The conflict in the Middle East spells higher inflation. The OECD now expects global inflation to accelerate from 3.4% in 2025 to 4.0% this year, an increase of 1.2% from the December forecast. Emerging economies, including India and China, face materially higher inflation as does Europe and the US. The UK, with a heavy reliance on imported gas, has seen the largest upgrade to its inflation forecast among industrialised economies. The OECD now expects UK inflation to average 4.0% this year, up from just 2.5% in December.
The energy shock has wrecked market hopes for interest rate cuts this year. Financial markets are now pricing in roughly 75bp of rate rises in the UK and the euro area by December.
Economists are less convinced of the need for, and the likelihood of, big interest rate rises this year.

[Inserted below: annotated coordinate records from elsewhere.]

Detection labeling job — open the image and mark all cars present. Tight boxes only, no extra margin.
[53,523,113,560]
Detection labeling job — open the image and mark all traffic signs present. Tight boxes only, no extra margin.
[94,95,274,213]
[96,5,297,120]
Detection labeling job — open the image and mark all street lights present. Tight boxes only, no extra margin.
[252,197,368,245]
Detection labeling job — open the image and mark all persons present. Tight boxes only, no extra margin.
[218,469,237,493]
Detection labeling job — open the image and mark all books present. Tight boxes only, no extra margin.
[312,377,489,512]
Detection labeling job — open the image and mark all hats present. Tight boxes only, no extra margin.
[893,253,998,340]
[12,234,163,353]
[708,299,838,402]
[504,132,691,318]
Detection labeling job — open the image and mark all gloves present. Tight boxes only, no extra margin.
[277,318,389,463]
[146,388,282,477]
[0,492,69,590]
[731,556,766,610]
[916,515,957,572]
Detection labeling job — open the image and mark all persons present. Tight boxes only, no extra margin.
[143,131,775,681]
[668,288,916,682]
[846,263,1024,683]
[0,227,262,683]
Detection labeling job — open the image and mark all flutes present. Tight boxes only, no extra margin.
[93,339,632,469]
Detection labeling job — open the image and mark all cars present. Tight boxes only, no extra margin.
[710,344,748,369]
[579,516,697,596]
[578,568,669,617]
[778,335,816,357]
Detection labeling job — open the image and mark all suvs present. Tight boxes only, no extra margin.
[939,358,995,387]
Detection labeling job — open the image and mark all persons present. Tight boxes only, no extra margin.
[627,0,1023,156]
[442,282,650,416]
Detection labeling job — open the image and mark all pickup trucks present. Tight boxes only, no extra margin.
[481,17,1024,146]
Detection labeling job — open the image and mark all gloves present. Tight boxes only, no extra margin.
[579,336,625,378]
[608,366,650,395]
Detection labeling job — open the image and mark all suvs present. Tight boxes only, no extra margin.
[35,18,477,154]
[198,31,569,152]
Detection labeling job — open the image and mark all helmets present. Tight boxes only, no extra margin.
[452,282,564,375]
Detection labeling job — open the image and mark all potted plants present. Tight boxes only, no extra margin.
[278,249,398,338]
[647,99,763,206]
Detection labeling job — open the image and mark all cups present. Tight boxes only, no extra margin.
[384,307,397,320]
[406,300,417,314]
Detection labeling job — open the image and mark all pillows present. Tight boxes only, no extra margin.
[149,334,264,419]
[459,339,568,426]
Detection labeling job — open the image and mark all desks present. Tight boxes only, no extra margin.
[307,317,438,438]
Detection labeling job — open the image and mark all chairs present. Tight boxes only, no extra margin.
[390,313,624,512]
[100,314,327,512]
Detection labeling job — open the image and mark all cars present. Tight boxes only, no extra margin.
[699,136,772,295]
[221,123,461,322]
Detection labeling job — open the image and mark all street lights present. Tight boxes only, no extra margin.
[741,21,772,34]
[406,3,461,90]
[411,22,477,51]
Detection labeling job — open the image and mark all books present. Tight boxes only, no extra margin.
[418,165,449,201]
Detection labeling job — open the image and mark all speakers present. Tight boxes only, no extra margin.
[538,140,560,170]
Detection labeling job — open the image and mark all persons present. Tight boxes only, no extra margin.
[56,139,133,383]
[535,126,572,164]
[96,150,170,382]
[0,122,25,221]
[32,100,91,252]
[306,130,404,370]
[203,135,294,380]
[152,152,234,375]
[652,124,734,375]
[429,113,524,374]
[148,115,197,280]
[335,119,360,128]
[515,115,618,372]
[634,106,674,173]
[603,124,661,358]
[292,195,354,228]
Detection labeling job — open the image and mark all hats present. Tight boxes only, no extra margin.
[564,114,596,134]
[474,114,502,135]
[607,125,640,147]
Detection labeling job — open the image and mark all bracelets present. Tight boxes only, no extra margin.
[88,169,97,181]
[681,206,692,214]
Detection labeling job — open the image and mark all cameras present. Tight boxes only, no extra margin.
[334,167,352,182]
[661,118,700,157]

Against a backdrop of sluggish growth and rising unemployment many economists think higher energy prices will have only a transient effect on prices, with inflation falling back sharply in 2027.
The OECD also thinks the jolt to inflation will be short-lived. It does not expect higher energy prices to feed back into wages and other prices in the way that was seen after the 2022 energy shock. Indeed, the OECD thinks energy prices will have vanishingly little impact on underlying, or core inflation. This leads the OECD to the view that the global headline inflation rate will drop from 4.0% this year to 2.7% in 2027, only marginally above the 2.5% rate forecast in December.
A sceptic would point out that this sort of optimistic thinking led central banks to badly underestimate the inflationary effect of 2022’s energy price shock. I think that comparison is flawed. The world was in a different place in 2022. A post-pandemic explosion in demand was meeting constrained global supply; labour markets were running red hot and home-grown inflation was surging.
If the OECD is right and inflation fades next year, the world should be able to get by with only a short-term knock to growth.
This sanguine view comes with a huge caveat. The OECD forecasts assume that energy prices will decline from the middle of this year. If they don’t, things could be much worse. We know from history that energy shocks have, time and again, been harbingers of slowdowns or worse. More fundamentally, forecasting amid the sort of wild swings in news flow we are seeing every day can only, at best, give a point in time view. No one can have a high degree of conviction about the future without a view on how the conflict ends. And that is no less clear today than it was four weeks ago.